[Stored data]
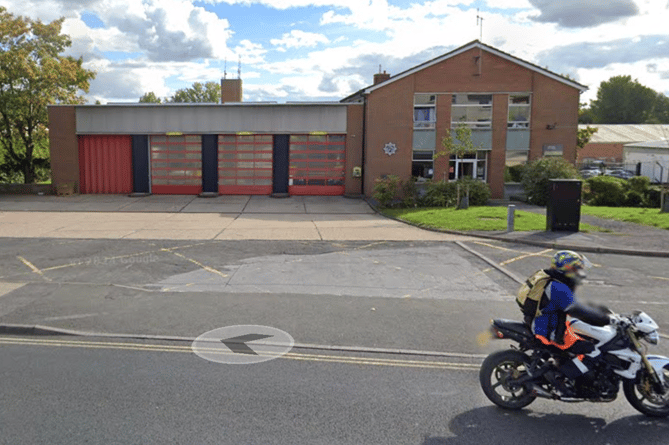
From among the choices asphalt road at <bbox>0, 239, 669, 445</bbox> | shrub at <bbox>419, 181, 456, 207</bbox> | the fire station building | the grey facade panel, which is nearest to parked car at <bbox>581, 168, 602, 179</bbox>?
the fire station building

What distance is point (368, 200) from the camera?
2659 centimetres

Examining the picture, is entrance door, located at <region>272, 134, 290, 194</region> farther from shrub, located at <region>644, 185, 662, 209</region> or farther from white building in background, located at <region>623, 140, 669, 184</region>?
white building in background, located at <region>623, 140, 669, 184</region>

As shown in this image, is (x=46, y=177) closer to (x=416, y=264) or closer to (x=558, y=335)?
(x=416, y=264)

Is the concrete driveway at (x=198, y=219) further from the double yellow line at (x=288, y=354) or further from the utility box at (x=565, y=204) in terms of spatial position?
the double yellow line at (x=288, y=354)

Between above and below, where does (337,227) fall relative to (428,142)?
below

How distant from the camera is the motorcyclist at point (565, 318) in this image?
483 centimetres

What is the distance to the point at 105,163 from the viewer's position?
29.0m

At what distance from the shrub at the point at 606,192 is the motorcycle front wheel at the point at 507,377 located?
21.9 metres

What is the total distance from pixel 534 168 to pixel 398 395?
67.2 feet

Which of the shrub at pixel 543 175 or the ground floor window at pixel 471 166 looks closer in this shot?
the shrub at pixel 543 175

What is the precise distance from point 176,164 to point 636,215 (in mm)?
21948

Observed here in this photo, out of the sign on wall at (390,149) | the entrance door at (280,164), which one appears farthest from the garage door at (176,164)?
the sign on wall at (390,149)

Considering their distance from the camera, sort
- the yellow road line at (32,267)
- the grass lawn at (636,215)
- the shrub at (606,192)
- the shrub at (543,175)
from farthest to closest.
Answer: the shrub at (606,192)
the shrub at (543,175)
the grass lawn at (636,215)
the yellow road line at (32,267)

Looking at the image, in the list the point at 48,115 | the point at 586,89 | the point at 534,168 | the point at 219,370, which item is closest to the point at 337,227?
the point at 534,168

[WRITTEN TASK]: Take the records above and transcribe them exactly, dropping every picture.

[OUTPUT BELOW]:
From among the choices asphalt road at <bbox>0, 239, 669, 445</bbox> | shrub at <bbox>419, 181, 456, 207</bbox> | the fire station building | the grey facade panel, which is nearest to parked car at <bbox>581, 168, 602, 179</bbox>?
the fire station building

What distance is point (368, 200) from the camera?
2659 centimetres

Examining the picture, is entrance door, located at <region>272, 134, 290, 194</region> farther from shrub, located at <region>644, 185, 662, 209</region> or farther from white building in background, located at <region>623, 140, 669, 184</region>?
white building in background, located at <region>623, 140, 669, 184</region>

As shown in this image, is (x=46, y=177) closer to (x=416, y=264) or closer to (x=558, y=335)?
(x=416, y=264)

Is the concrete driveway at (x=198, y=219) further from the double yellow line at (x=288, y=354) or further from the utility box at (x=565, y=204) in terms of spatial position?
the double yellow line at (x=288, y=354)

Between above and below, where does (337,227) fall relative to (428,142)?
below

How distant from the camera is the motorcyclist at point (565, 318) in this image?
483 centimetres

What is the distance to the point at 105,163 from the viewer's position?
29.0m

At what distance from the shrub at the point at 606,192 is the motorcycle front wheel at the point at 507,377 located?
21.9 metres

What is the total distance from pixel 534 168 to pixel 398 395?
67.2 feet

Which of the shrub at pixel 543 175 or the ground floor window at pixel 471 166 looks closer in this shot?
the shrub at pixel 543 175

What is the precise distance from point 176,164 to point 636,215 (in mm)?
21948

Observed here in this photo, out of the sign on wall at (390,149) | the entrance door at (280,164), which one appears farthest from the garage door at (176,164)?
the sign on wall at (390,149)

Considering their distance from the camera, sort
- the yellow road line at (32,267)
- the grass lawn at (636,215)
- the shrub at (606,192)
- the shrub at (543,175)
from farthest to closest.
Answer: the shrub at (606,192)
the shrub at (543,175)
the grass lawn at (636,215)
the yellow road line at (32,267)

Looking at the image, in the list the point at 48,115 | the point at 586,89 | the point at 534,168 | the point at 219,370, which item is closest to the point at 337,227?
the point at 534,168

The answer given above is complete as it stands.